Tuesday, June 8, 2010

What's for Lunch: Chicken & Rice

By Ed Bruske
aka The Slow Cook

Chartwells, the company that provides food service under contract to D.C. Public Schools, calls this "cheesy chicken with rice casserole." I'd never seen it before, but I can assure you there's no casserole involved. Notice how they try to make industrially processed convenience food sound like something off a restaurant menu, or maybe a Sunday church supper?

My guess is the rice was cooked in the kitchen's commercial steamer. The chicken, most likely from the government's commodity surplus program, probably arrived frozen, then was stirred into the rice with pre-shredded cheese. Most recipes out of the Chartwells book involve a minimum number of ingredients and just three or four steps to prepare. It would not be unkind to call them idiot proof. They are designed for kitchen workers with minimal skill and only basic cooking apparatus.

The kids seemed to like the chicken and rice well enough. At the Chartwells website, the menu also called for "glazed carrots." That's a fancy description for carrots cut into rounds that arrive frozen in bags, then are heated in the steamer. I did not observe any "glaze." They just looked dull and listless, like most vegetable side dishes that come out of the school kitchen. It's typically hit or miss whether the kids even opt to have them placed on their tray in the food line. Most of the trays I observed did not have carrots on them.

Adults seem to think that if we only put more vegetables in school cafeterias, meals will get healthier. Frankly, I think adults are a bit delusional on this point. If you spend any time at all around school lunch, you quickly realize that most school kitchens are incapable of preparing vegetable side dishes that kids will actually eat.

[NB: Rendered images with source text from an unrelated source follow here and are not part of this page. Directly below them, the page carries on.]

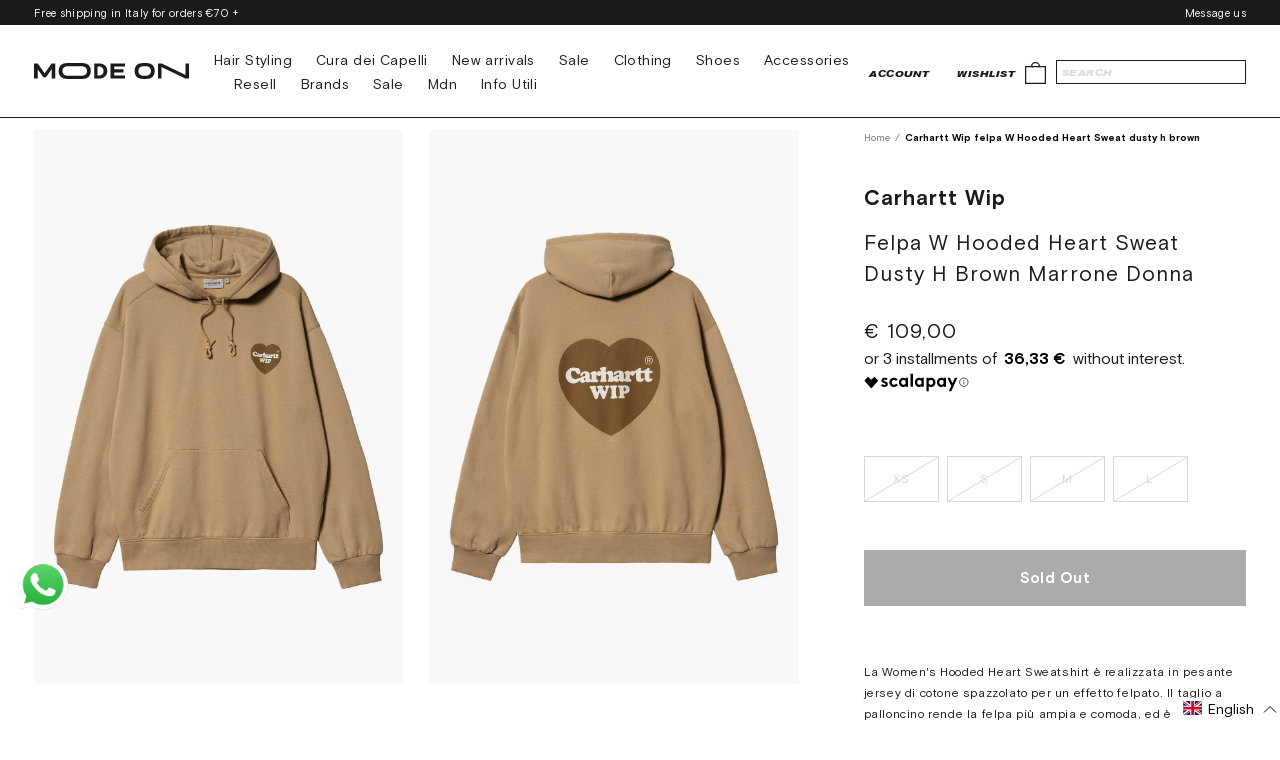

--- FILE ---
content_type: text/javascript; charset=utf-8
request_url: https://modeon.it/en/cart/update.js
body_size: 432
content:
{"token":"hWN7mW2gBVi20PH9ZfZJr0Gw?key=4cb7d71a65e10c1284fceff11117a376","note":null,"attributes":{"language":"en"},"original_total_price":0,"total_price":0,"total_discount":0,"total_weight":0.0,"item_count":0,"items":[],"requires_shipping":false,"currency":"EUR","items_subtotal_price":0,"cart_level_discount_applications":[],"discount_codes":[],"items_changelog":{"added":[]}}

In addition, federal rules provide that the kids only have to choose three of the five items offered, so they can usually make a complete "meal" without at vegetable side dish at all. From what I've seen, the vegetables that do make their way onto kids' trays typically end up uneaten and thrown in the trash.

One girl who did take the carrots was seated directly across from me. She speared one of the rounds with her "spork" and placed a carrot in her mouth, then quickly spit it out. "You didn't like it?" I asked. She just shook her head.

That's a fresh pear you see in the photo, plus an open container of strawberry milk. How would you rate this lunch?


  1. How would I rate this? I give it a G for GROSS! Was the pear even ripe? glazed carrots sound awful. like something that I had to endure at my grandmother's table, when all vegetables were overcooked and drowned in sauce.

    The strawberry milk is loaded with sugar, the cheese loaded with fat, the rice probably white and nothing but carbs, the chicken could be fatty or prefried and may or may not have additives in it.

    I can't even call this a meal. I give it an F

  2. Was the pear even ripe? It's rare to find a tasty, ripe, pear at the grocery store, so I just wondered. And unripe pears have a lousy taste and texture -not a great way to convince kids to eat pears again.